人質レスキューのチームから麻薬撲滅チームに抜擢された女性FBI捜査官ケイト(エミリー・ブラント)の経験を中心にして、麻薬戦争の容赦なさを描く映画です。
ストーリーは少しずつ中で予告されたことが淡々と実現していくだけ、と言うと言いすぎかもしれませんが、割にわかりやすいです。ただ、その筋の運び方とか音の使い方などでのサスペンスの盛り上げ方がうまいのと、役者の間合い、呼吸が緊張感にあふれているので、その読めてしまう筋をドキドキ見せられてしまう、という。
古谷一行に似たベニチオ・デル・トロが正体不明の案内役になっていて、彼の真の目的が明らかになるまでが唯一の謎といえば謎ですかね。現代のSicario(殺し屋)を説明してしまうと、最初から主人公は彼だった、というのが見えてきて、ケイトは道化役にすぎないとわかるのですが。
ある程度、こういうハードボイルドな麻薬捜査ものに慣れていると、いつまでもケイトとその相棒レジーの青臭さ、杓子定規ぶりが鼻についてきてしまって、「いいから邪魔するなよ」と言いたくなる感じはありますね。しかも途中でまんまと相手の偵察役の術中にはまってセックスしかける、とか鈍いにしても限度というものがあるでしょうとか。自分が置かれている状況への適応が遅かったり、状況判断の鈍さがいつまでも続くので、そもそもなんでこんなのがスカウトされたんだろう、とイライラが募ってしまいました。
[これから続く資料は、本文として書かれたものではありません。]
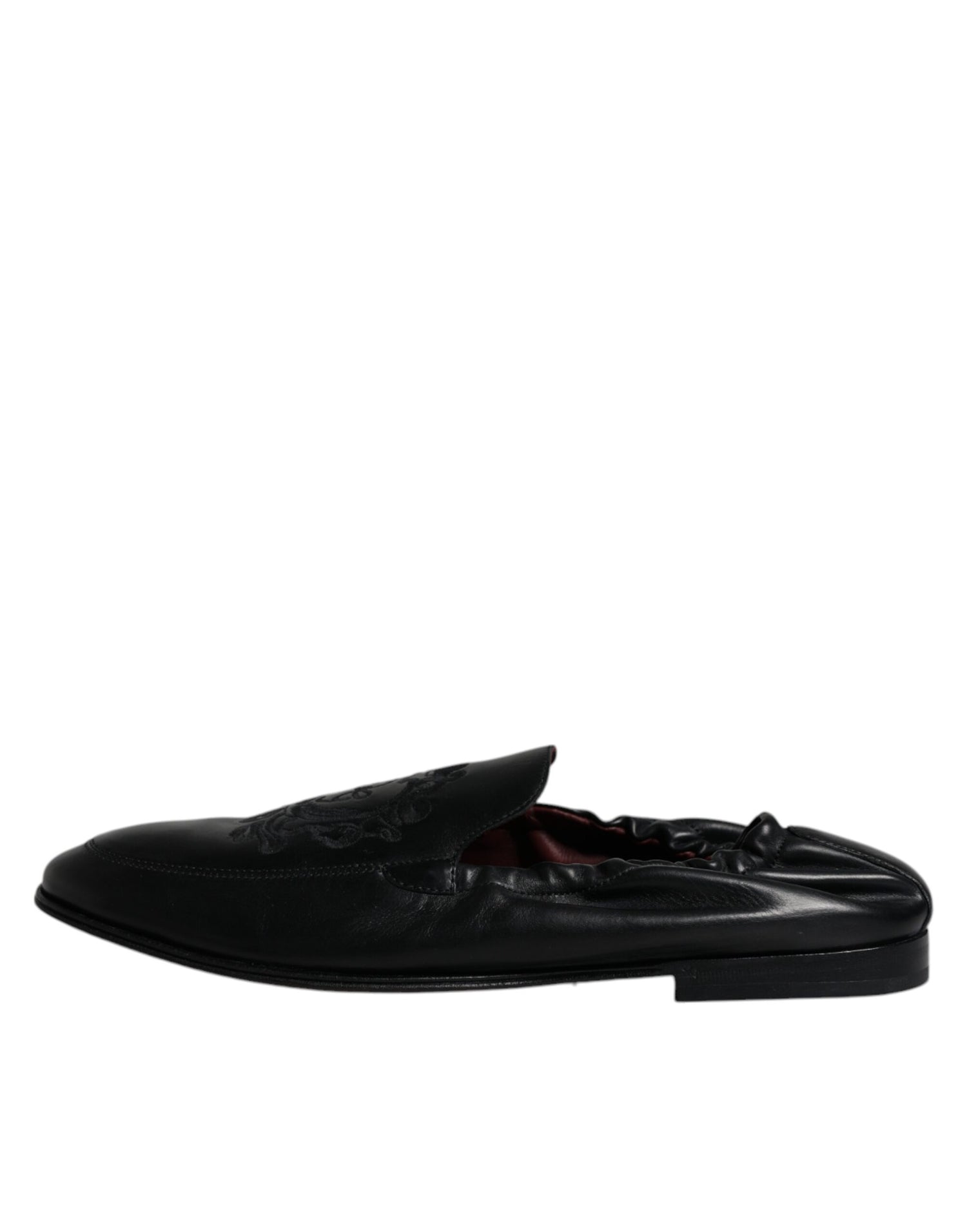 Dolce &amp;amp; Gabbana Svarta Logotyp Broderad Läderloafers Herr Finskor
監督がドゥニ・ヴィルヌーヴで、なんか音楽に聞き覚えあるな、と思ったら「ブレードランナー2049」にとてもよく似たシンセの低音が使われていました。作曲家はヨハン・ヨハンソンなんですが、実は「ブレードランナー2049」では途中で降板していて、クレジットには入っていないみたいですね。